The Master of Surgery (Latin: Magister Chirurgiae) is an advanced qualification in surgery.  Depending upon the degree, it may be abbreviated ChM, MCh, MChir or MS.  At a typical medical school the program lasts between two and three years. The possession of a medical degree is a prerequisite. The ChM can be awarded on both clinical and academic competency or on academic competency. The regulations may ask for surgical experience and a thesis topic that is not purely medical.

History

The Masters of Surgery, or ChM is an advanced qualification in surgical medicine, established in Great Britain in the middle of the 19th century. The qualification was designed to be awarded as a higher degree to the Bachelor of Surgery degree (usually ChB).

Many universities have stopped holding written and clinical examinations for the ChM, and focused solely on the thesis and oral examination. Only Oxford and Cambridge still have a ("Part One") examination before submission of the thesis and oral examination on the same for the degrees which they abbreviate as MCh and MChir respectively.
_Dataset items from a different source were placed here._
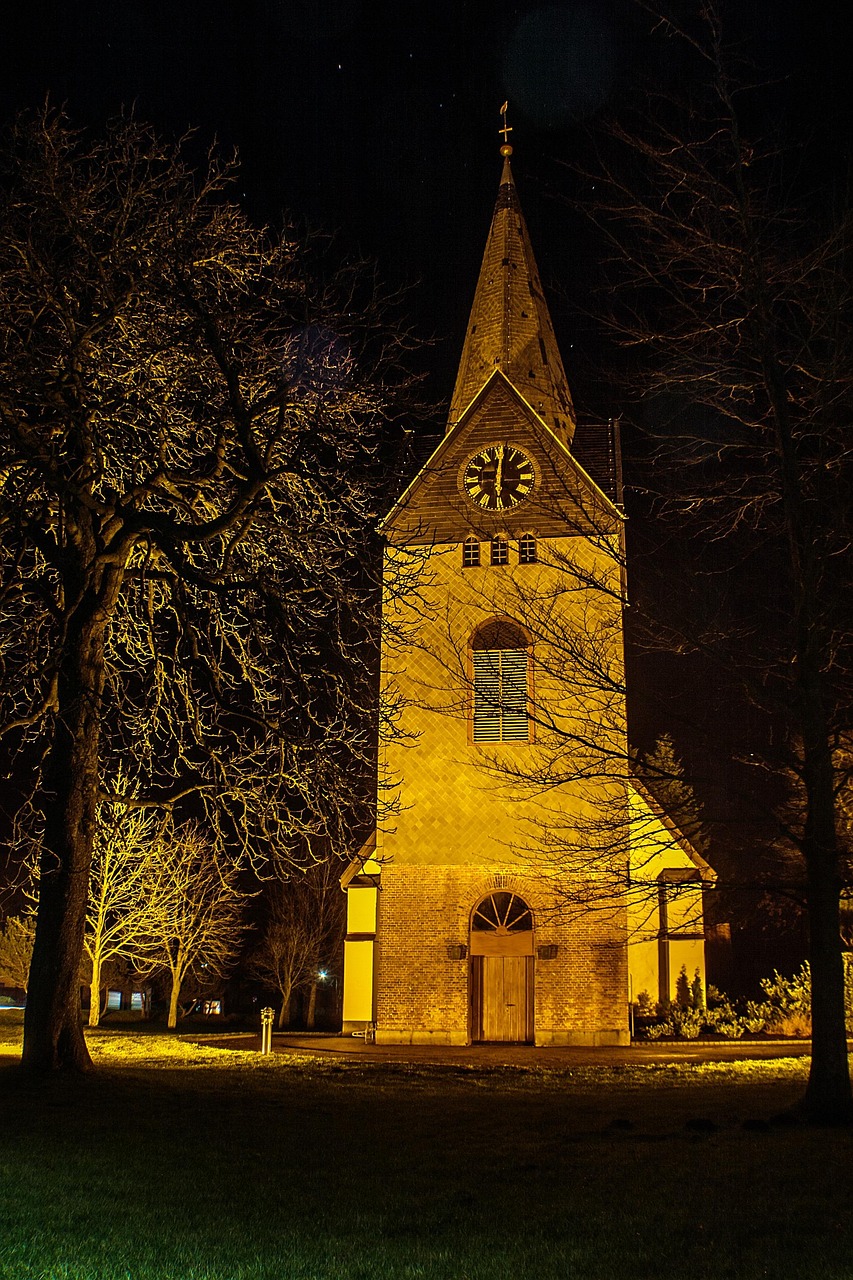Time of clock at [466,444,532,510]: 6:00
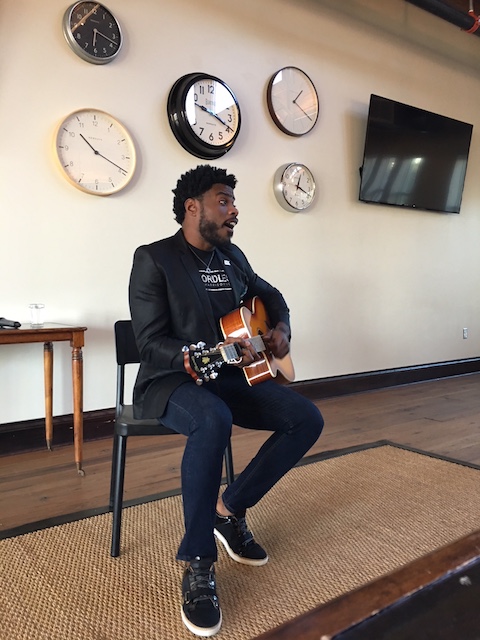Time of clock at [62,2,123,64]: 6:18
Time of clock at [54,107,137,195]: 10:19
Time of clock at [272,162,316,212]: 12:18
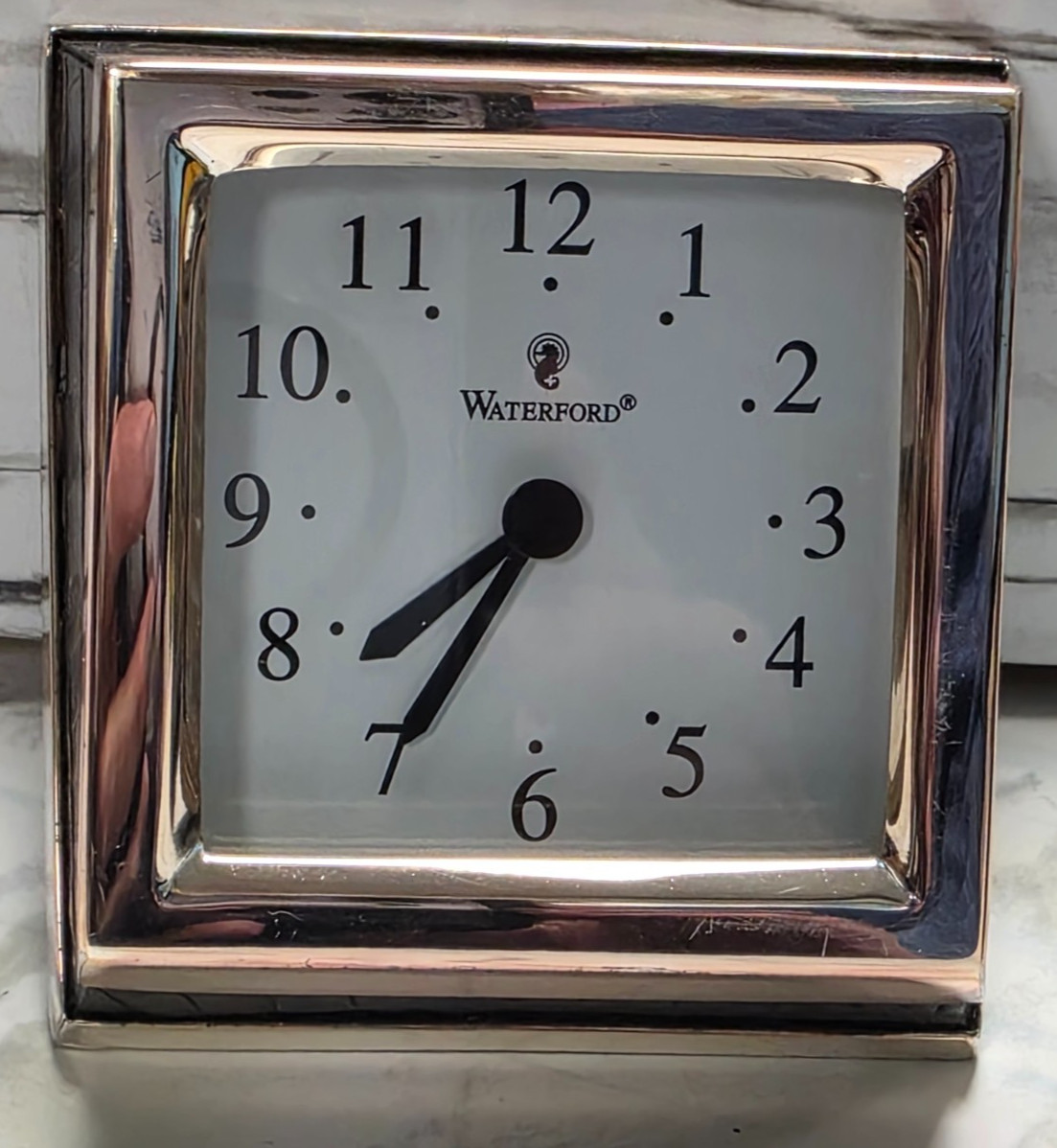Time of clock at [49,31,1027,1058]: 7:35
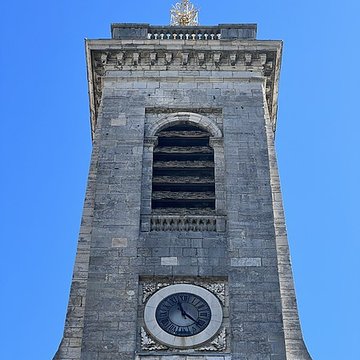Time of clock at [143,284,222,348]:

Many universities stopped offering the ChM award when it became common for trainee surgeons to take the FRCS examination of one or other Royal College of Surgeons in basic sciences and clinical subjects.

ChM Today
Following the success of its MSc in Surgical Sciences, the University of Edinburgh Medical School re-established the ChM award in 2011, as an online distance learning degree, in collaboration with the Royal College of Surgeons Edinburgh. The focus of the ChM was to prepare advanced surgical trainees for their FRCS examination, thereby reinstating the purpose of the ChM degree and aligning it with the ISCP curriculum. The ChM therefore combines the academic and professional development of the surgeon approaching independent consultancy. The ChM consolidates the application of specialist surgical knowledge in any clinical setting and is of relevance to independent surgical practice anywhere in the world. The online distance learning ChM uses case and problem-based learning and combines both academic and research components. Each ChM degree programme carries 120 credits which are taught at postgraduate SCQF level 12. The University of Edinburgh and the Royal College of Surgeons of Edinburgh currently offer ChM degrees in 5 specialities (General Surgery, Vascular & Endovascular Surgery, Urology, Clinical Ophthalmology and Trauma and Orthopaedic Surgery).